INPUT:

★ ★ ★ ★ ★ ★ ★

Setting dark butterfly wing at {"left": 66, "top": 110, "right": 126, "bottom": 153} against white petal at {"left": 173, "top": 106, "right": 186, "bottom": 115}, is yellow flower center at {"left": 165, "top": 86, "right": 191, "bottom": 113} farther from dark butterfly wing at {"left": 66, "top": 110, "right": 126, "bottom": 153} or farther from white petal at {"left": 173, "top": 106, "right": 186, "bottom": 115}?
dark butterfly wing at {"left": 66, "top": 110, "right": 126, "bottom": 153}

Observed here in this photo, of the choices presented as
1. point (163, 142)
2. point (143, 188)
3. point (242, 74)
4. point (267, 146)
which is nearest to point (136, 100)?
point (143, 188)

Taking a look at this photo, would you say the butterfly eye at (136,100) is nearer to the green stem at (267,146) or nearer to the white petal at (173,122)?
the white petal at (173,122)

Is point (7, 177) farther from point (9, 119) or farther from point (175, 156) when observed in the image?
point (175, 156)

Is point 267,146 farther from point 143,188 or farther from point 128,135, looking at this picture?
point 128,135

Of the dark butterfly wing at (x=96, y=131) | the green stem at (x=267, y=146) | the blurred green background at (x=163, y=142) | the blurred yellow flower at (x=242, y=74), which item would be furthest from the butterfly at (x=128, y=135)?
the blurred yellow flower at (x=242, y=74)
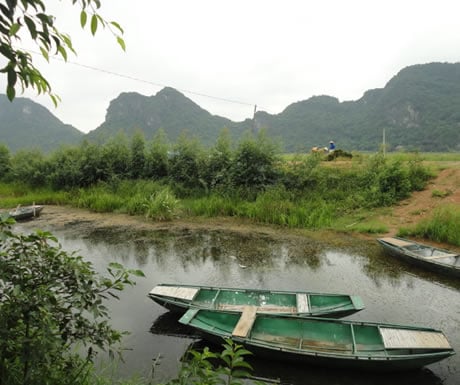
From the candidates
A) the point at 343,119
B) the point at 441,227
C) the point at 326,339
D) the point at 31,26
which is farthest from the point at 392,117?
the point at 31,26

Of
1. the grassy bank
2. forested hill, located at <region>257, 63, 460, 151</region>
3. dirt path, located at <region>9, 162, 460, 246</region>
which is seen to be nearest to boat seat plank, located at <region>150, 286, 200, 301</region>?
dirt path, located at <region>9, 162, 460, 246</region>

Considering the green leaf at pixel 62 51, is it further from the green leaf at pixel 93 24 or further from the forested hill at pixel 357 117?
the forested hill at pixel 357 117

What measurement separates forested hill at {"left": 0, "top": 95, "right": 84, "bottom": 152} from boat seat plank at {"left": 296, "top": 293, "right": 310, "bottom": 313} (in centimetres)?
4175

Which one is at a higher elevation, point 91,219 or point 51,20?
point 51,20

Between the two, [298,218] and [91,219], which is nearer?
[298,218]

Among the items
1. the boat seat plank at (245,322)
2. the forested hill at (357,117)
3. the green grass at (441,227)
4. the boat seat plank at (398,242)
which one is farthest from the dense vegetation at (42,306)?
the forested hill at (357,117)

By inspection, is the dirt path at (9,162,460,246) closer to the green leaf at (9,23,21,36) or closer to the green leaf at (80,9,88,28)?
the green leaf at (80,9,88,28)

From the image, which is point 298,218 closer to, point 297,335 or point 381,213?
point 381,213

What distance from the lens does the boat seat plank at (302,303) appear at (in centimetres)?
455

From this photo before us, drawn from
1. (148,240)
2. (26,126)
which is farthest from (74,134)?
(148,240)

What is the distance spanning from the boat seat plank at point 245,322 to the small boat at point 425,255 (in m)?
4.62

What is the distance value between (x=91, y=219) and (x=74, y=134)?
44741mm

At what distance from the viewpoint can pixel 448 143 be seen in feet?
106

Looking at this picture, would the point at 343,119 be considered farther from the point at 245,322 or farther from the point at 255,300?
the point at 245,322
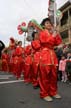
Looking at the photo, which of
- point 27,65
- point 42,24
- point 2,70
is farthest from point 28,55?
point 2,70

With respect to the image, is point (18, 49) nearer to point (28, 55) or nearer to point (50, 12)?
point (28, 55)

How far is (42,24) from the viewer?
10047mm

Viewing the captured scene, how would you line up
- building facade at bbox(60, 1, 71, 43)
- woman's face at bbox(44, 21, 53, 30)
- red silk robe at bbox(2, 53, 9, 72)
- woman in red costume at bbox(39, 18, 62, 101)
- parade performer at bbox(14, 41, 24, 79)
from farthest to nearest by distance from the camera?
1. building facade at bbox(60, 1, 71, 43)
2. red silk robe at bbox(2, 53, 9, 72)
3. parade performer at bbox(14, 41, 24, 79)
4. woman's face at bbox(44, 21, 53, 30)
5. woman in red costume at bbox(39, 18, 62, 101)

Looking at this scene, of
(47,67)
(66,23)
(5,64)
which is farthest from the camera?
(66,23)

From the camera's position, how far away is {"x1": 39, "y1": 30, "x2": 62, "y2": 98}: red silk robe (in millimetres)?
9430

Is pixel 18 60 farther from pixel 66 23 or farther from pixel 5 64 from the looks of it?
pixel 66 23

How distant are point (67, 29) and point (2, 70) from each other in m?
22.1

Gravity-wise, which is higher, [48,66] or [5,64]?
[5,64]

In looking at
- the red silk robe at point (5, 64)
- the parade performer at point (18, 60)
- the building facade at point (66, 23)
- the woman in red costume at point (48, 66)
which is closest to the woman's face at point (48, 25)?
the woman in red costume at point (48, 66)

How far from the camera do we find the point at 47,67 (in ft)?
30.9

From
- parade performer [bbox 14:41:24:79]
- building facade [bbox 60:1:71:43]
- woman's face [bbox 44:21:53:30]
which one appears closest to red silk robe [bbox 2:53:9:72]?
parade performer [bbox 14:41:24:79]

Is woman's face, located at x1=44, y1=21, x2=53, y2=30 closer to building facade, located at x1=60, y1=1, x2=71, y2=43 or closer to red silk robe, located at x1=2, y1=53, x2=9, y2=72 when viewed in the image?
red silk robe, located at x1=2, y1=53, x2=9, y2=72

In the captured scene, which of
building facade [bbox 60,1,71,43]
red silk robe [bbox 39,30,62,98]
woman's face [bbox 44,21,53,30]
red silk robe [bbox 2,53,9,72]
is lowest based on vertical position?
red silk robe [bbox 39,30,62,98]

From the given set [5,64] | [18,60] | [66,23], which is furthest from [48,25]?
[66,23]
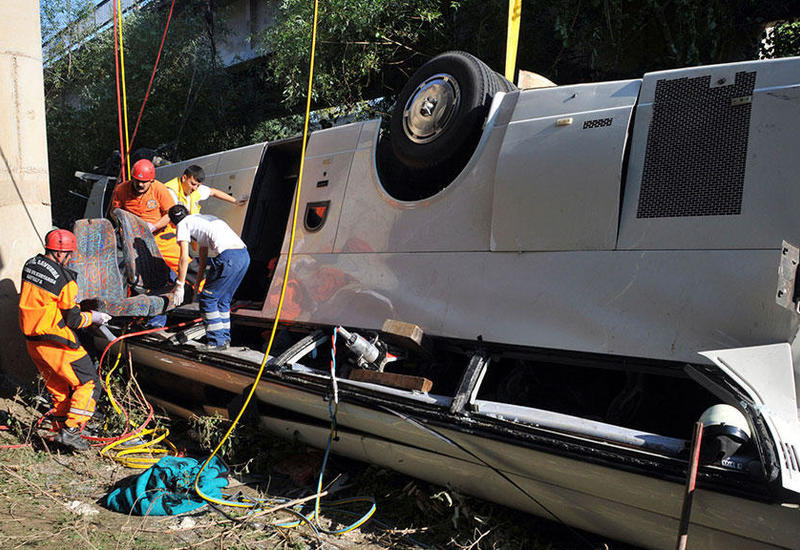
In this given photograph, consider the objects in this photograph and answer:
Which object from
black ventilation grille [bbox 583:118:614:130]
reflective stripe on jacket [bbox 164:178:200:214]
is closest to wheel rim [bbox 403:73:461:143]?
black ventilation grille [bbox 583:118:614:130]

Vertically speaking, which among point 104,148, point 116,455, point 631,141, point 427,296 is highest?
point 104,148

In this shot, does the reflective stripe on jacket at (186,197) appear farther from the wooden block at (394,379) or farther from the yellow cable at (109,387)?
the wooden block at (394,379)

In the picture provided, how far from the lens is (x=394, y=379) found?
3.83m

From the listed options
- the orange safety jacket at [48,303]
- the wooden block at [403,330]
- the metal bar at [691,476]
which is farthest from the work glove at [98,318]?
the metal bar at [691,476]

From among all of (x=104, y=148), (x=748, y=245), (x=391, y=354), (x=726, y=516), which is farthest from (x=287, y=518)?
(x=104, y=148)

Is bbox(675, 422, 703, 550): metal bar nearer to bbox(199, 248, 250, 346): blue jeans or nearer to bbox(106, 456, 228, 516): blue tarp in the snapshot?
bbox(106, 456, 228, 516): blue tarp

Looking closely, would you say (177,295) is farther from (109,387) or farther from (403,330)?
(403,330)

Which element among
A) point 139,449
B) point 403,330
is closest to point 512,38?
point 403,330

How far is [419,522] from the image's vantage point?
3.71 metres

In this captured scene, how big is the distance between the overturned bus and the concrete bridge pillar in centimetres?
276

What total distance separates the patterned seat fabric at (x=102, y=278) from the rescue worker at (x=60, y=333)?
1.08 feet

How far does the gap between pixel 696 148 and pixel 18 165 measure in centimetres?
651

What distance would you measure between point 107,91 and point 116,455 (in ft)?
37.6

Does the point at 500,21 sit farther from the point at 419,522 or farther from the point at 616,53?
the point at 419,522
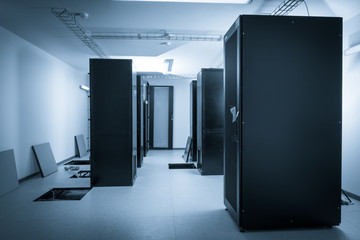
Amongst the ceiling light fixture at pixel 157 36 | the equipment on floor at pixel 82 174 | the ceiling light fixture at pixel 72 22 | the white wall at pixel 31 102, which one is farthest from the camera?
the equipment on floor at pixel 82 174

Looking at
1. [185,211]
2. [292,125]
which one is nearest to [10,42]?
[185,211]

★ ★ ★ ★ ★ ★ ★

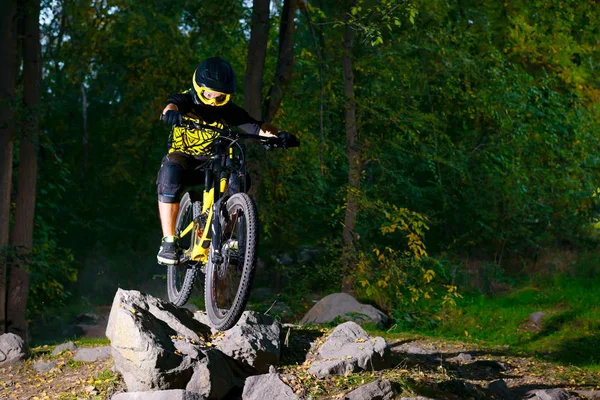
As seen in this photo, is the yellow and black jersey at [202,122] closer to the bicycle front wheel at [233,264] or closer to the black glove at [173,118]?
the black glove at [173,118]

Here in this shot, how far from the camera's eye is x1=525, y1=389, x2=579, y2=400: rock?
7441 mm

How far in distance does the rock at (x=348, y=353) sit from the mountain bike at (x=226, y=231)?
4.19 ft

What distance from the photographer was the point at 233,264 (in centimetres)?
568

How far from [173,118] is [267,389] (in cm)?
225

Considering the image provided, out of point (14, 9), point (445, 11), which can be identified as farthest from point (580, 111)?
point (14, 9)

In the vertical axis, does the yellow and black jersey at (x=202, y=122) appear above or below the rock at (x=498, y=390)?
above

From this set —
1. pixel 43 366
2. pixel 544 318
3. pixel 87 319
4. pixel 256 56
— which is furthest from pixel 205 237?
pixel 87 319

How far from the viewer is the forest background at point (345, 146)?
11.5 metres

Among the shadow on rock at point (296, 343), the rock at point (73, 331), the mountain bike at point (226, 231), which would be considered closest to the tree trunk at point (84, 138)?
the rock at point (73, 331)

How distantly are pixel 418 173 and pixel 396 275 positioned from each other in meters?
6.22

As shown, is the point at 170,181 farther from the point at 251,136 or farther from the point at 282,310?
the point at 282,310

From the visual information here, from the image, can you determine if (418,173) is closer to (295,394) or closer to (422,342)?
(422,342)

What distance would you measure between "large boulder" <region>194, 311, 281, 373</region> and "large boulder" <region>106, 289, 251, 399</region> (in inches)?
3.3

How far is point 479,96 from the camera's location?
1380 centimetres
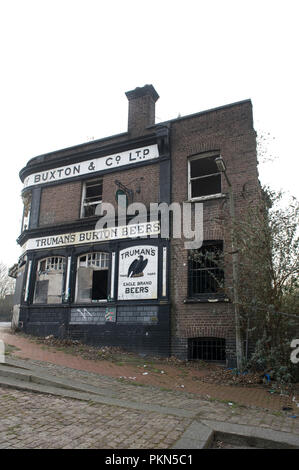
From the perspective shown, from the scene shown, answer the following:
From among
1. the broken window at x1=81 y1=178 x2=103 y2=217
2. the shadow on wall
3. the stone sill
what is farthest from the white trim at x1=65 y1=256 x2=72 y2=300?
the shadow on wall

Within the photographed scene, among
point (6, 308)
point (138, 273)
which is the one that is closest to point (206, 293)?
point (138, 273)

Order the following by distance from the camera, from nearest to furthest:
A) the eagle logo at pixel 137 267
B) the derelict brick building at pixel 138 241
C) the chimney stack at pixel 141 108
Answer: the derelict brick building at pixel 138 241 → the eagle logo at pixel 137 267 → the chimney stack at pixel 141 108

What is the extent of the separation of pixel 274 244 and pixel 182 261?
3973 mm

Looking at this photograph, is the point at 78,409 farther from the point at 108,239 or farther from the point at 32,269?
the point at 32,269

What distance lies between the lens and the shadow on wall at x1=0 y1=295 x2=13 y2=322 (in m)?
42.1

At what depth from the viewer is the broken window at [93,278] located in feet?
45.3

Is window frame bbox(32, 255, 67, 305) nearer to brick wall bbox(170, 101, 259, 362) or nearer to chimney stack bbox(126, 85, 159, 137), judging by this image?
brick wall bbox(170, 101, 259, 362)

★ ★ ★ ★ ★ ★ ★

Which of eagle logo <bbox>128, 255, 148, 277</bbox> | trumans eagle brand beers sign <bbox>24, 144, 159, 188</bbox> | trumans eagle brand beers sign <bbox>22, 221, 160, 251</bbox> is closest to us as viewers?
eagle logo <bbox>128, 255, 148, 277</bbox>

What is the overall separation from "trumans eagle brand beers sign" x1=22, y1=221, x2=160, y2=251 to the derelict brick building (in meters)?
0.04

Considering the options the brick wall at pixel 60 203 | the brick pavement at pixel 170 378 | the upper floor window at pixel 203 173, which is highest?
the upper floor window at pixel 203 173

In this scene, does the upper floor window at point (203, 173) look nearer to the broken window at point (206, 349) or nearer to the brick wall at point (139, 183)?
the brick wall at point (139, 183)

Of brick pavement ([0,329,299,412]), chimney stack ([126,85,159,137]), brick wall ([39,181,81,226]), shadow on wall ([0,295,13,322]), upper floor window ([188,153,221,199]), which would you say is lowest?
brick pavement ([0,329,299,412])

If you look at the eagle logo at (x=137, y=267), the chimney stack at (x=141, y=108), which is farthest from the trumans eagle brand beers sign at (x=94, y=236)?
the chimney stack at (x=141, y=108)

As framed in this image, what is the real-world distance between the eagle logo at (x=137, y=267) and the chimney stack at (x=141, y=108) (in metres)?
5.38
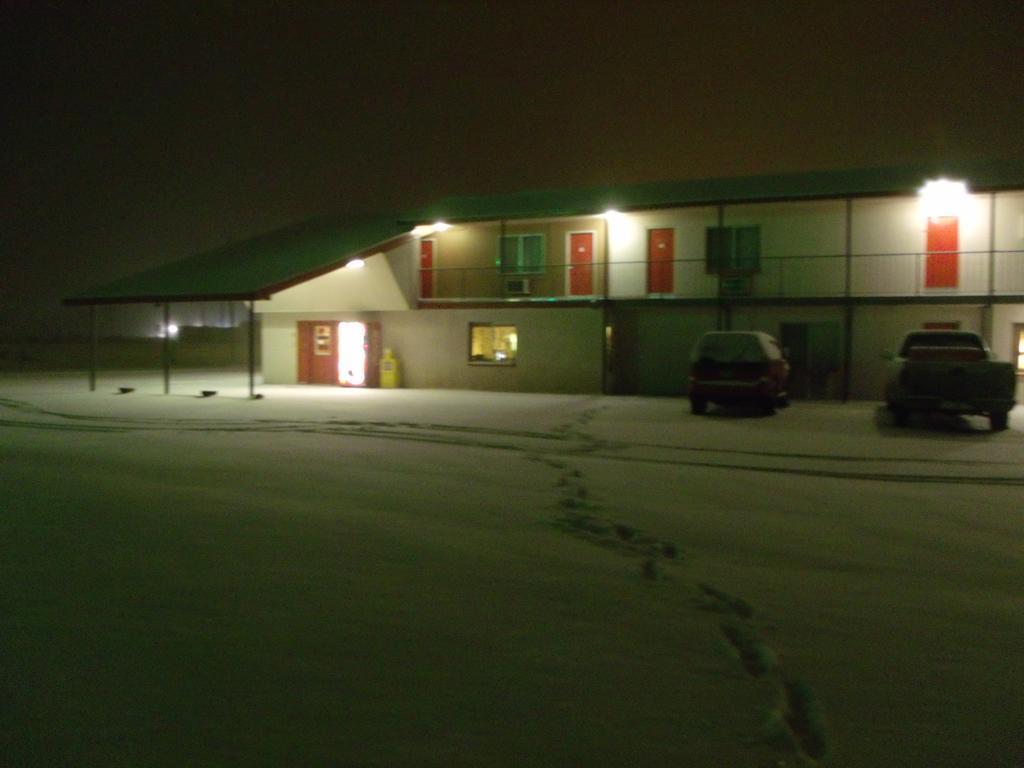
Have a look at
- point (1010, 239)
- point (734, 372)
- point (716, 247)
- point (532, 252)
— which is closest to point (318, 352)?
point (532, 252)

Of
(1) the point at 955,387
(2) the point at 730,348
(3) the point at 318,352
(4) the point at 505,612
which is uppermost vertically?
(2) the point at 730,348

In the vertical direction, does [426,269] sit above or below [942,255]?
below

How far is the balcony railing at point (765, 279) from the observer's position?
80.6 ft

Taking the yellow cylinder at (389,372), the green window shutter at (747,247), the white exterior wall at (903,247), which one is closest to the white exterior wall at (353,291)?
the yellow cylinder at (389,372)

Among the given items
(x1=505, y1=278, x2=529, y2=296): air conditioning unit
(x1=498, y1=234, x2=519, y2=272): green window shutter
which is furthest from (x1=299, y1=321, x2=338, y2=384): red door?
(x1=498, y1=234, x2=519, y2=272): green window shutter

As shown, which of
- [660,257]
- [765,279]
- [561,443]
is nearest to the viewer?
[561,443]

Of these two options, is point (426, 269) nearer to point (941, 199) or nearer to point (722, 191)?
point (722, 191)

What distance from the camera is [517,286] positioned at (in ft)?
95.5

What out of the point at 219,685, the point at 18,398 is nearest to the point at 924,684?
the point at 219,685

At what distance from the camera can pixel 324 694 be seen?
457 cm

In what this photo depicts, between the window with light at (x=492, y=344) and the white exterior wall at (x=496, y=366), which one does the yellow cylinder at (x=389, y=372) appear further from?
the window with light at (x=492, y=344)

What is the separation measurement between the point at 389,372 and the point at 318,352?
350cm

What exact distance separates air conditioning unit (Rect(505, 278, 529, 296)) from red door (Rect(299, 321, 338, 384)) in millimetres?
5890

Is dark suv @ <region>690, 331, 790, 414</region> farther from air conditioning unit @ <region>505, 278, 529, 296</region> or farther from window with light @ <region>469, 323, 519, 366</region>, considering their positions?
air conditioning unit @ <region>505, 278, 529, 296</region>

★ ★ ★ ★ ★ ★ ★

WHAT IS EXPECTED: State the number of lines in the records above that contain the string "options", treating uppercase and lowercase letters as distinct. Give only the number.

ANSWER TO THE TASK: 3